This repository contains a solution to the 1 billion row challenge, written in rust.
The solution uses the concept of divide-and-conquer, by dividing the input file into chunks and processing them in parallel.
The IO is done by creating a mmap
from the challenge file. This allows the solution to achieve read speeds of up to 900Mb/s in my Mac air M1 16GB 1TB of SSD storage.
This implementation also uses little memory. I completely avoid 'user' heap-allocations (however the standard-library might heap-allocate internally). As the number of unique station names is bounded by 10000, the data structures used to aggregate the data are very lightweight. In my tests the program stabilizes at about 8.5Mb.

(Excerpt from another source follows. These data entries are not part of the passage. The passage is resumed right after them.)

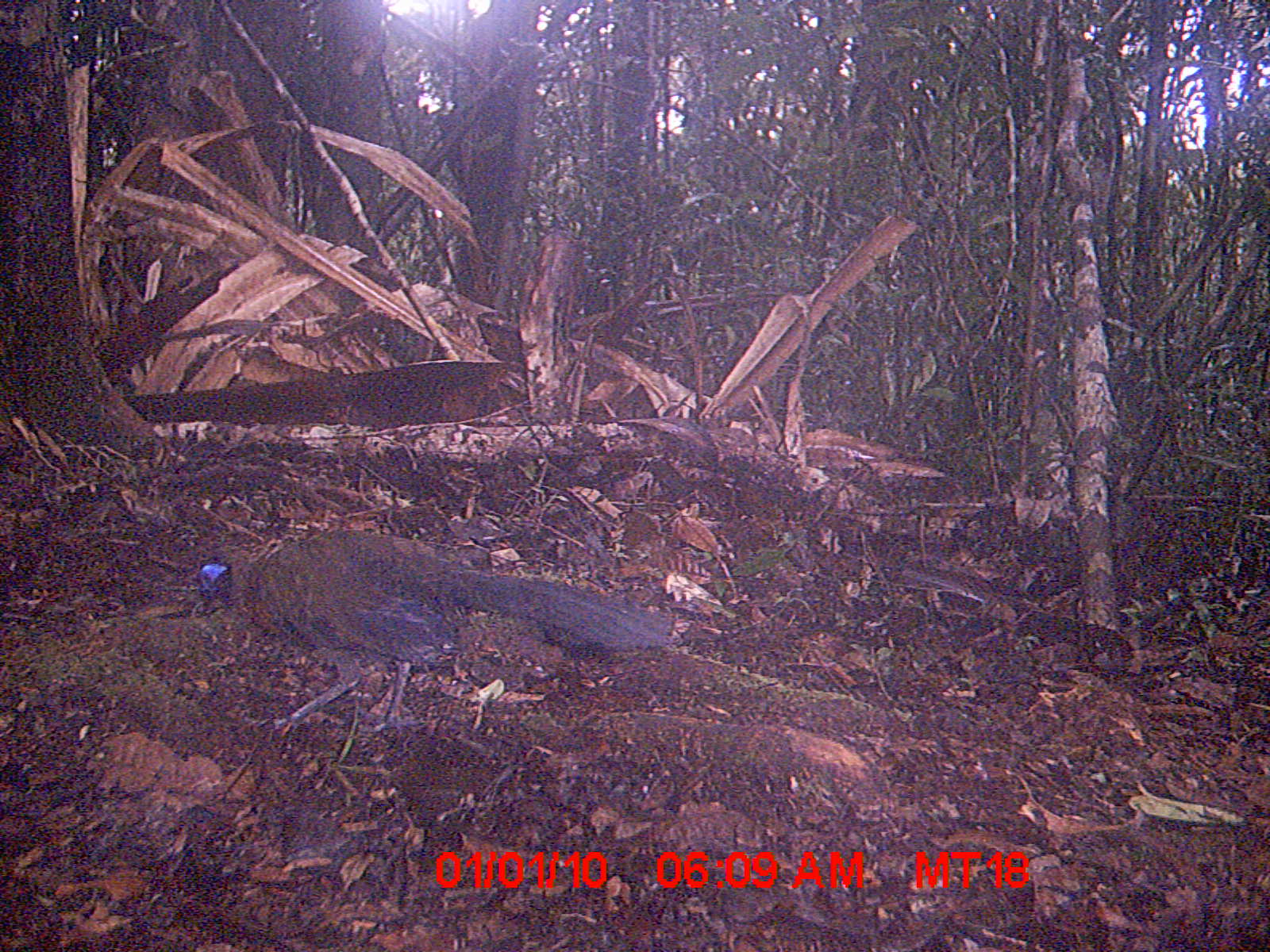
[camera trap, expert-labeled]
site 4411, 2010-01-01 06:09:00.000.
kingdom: Animalia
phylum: Chordata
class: Aves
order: Cuculiformes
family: Cuculidae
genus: Coua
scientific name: Coua serriana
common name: red-breasted coua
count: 1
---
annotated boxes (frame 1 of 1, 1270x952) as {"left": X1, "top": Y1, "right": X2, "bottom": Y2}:
coua serriana: {"left": 191, "top": 526, "right": 680, "bottom": 737}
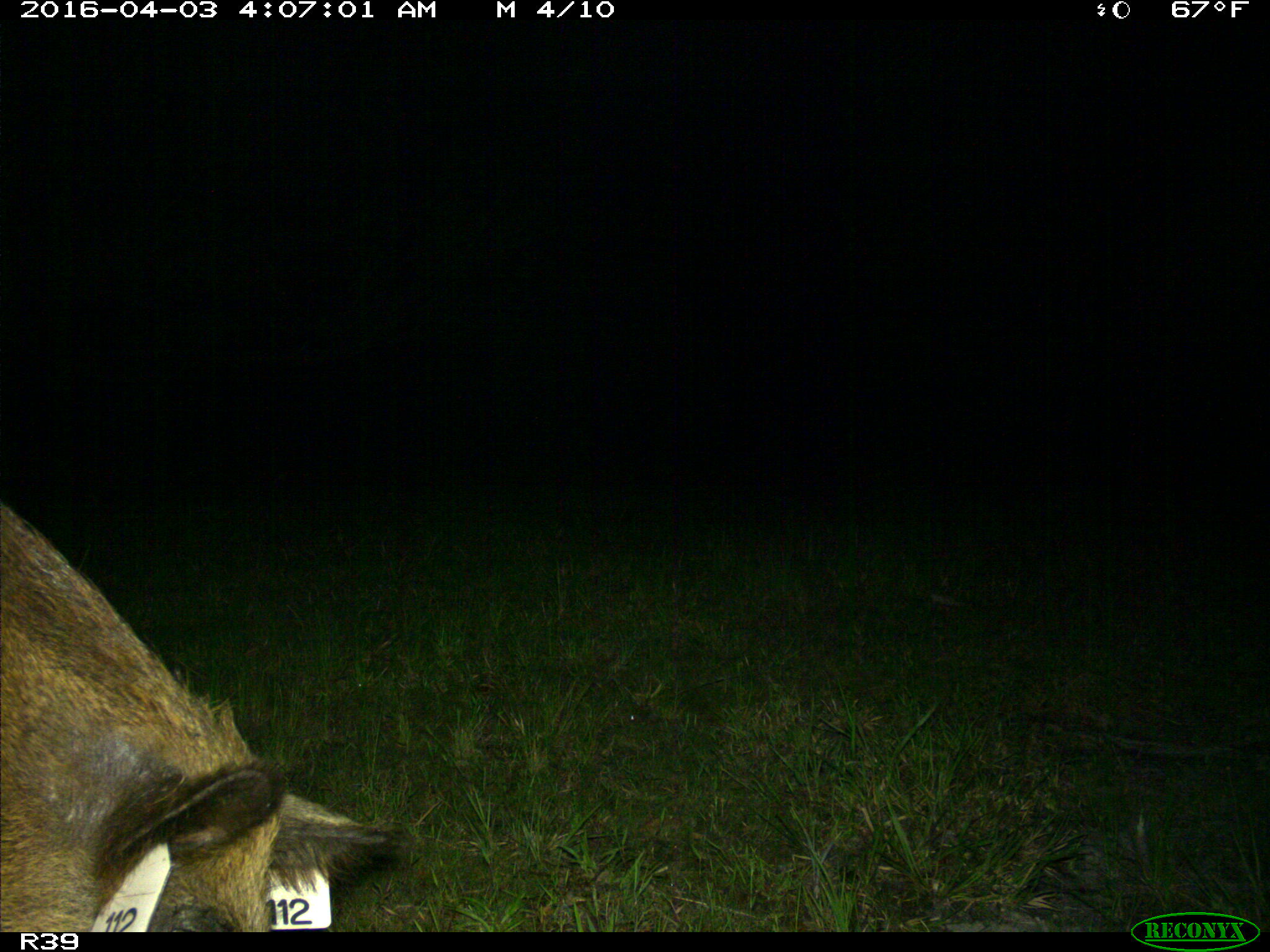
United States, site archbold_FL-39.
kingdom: Animalia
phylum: Chordata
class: Mammalia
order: Artiodactyla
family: Suidae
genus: Sus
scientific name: Sus scrofa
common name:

We also parse the input as bytes to avoid string overhead.
To time execution, we can use the time command (we build before run to avoid timing the compiler):
cargo build && time cargo run -r src/main.rs measurements.txt
The program receives the filename as input. Details on generating the file at: https://github.com/gunnarmorling/1brc
Time outputs the results like this:
80.97s user 13.88s system 545% cpu 17.392 total
With total
being the actual elapsed time.
To optimize the code while i iterated on it, i used flamegraph from cargo itself:
With root:
sudo CARGO_PROFILE_RELEASE_DEBUG=true cargo flamegraph -r -- measurements.txt
In order to quickly test different implementations i used a sample file containing a tenth of the original lines. This file can be created from the original with the get_sample.sh
script
I wanted to avoid using any external crates. The only exception was libc
which provides cross-platform C bindings so we could call mmap
.
The standard-library's HashMap doesn't implement the fastest hash algorithm for our use case. We can use crates like hashbrown to leverage faster (but DoS vulnerable) hashing algorithms.
The branch phcs/hashbrown-version
uses that crate and gets a speed-up of 2 seconds in my machine. It reaches read-speeds of 1Gb/s+.